## begin

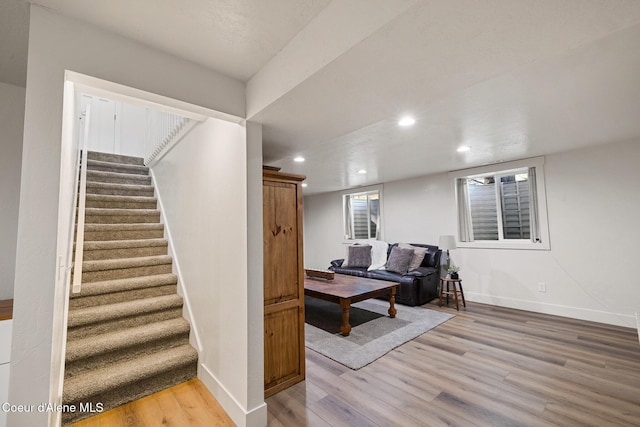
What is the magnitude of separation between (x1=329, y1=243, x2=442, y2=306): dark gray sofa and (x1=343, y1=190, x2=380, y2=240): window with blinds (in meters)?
1.44

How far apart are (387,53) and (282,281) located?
1753mm

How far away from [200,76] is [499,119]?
258cm

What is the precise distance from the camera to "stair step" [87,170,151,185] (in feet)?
12.1

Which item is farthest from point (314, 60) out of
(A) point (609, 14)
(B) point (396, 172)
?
(B) point (396, 172)

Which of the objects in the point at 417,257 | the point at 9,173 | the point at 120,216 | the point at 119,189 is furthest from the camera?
the point at 417,257

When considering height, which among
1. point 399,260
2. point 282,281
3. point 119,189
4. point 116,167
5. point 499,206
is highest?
point 116,167

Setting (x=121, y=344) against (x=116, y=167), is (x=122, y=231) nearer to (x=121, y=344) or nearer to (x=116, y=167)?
(x=116, y=167)

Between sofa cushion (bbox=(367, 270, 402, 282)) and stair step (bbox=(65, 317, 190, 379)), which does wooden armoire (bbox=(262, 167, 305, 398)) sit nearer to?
stair step (bbox=(65, 317, 190, 379))

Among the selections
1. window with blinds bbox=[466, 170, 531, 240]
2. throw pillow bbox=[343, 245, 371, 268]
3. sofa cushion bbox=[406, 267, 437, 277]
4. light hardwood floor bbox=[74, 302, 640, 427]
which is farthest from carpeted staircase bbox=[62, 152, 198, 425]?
window with blinds bbox=[466, 170, 531, 240]

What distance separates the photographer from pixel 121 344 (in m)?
2.20

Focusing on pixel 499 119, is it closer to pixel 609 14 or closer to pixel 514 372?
pixel 609 14

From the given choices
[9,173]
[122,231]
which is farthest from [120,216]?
[9,173]

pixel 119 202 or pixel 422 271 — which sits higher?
pixel 119 202

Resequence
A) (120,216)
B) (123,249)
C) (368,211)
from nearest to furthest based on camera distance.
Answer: (123,249) < (120,216) < (368,211)
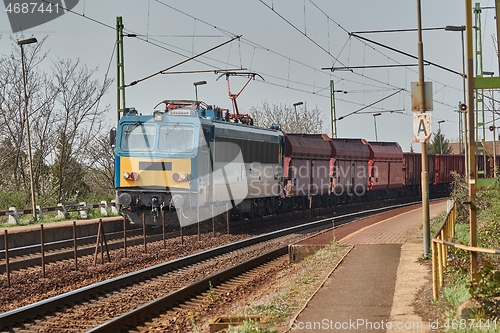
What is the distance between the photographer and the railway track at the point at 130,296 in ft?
35.5

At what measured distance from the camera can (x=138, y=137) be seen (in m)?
23.0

## end

**Objective:**
Lay out the stretch from the line containing "What distance separates" through the end of the records as a Markdown table with the columns Row and Line, giving each line its own numbered row. Skip blank lines, and leave the pictures out of the answer.

**Exercise output:**
| Row | Line |
|---|---|
| 1 | What distance separates the photographer from pixel 121 344 (in m)? |
| 2 | 2.20 |
| 3 | Focusing on pixel 499 119, is it closer to pixel 609 14 or closer to pixel 514 372? |
| 4 | pixel 609 14 |
| 5 | From the given choices |
| 6 | [9,173] |
| 7 | [122,231] |
| 8 | which is farthest from [120,216]? |
| 9 | [9,173] |
| 10 | pixel 119 202 or pixel 422 271 — which sits higher? |
| 11 | pixel 119 202 |
| 12 | Resequence |
| 13 | A) (120,216) |
| 14 | B) (123,249) |
| 15 | C) (368,211) |
| 16 | from nearest to furthest based on camera distance. |
| 17 | Answer: (123,249) < (120,216) < (368,211) |
| 18 | What is the distance between the photographer and the railway track at the point at 130,296 in ft? |
| 19 | 35.5 |
| 20 | At what measured distance from the camera can (x=138, y=137) be seen (in m)? |
| 21 | 23.0 |